▶ [Work to be completed] Every record that follows should be output exactly as it is given.

Stored entries
--------------------------------
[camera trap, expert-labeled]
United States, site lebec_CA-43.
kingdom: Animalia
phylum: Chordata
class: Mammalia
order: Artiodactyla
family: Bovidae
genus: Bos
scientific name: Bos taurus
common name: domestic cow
--------------------------------
▶ [Solution for this exercise]
[camera trap, expert-labeled]
United States, site lebec_CA-43.
kingdom: Animalia
phylum: Chordata
class: Mammalia
order: Artiodactyla
family: Bovidae
genus: Bos
scientific name: Bos taurus
common name: domestic cow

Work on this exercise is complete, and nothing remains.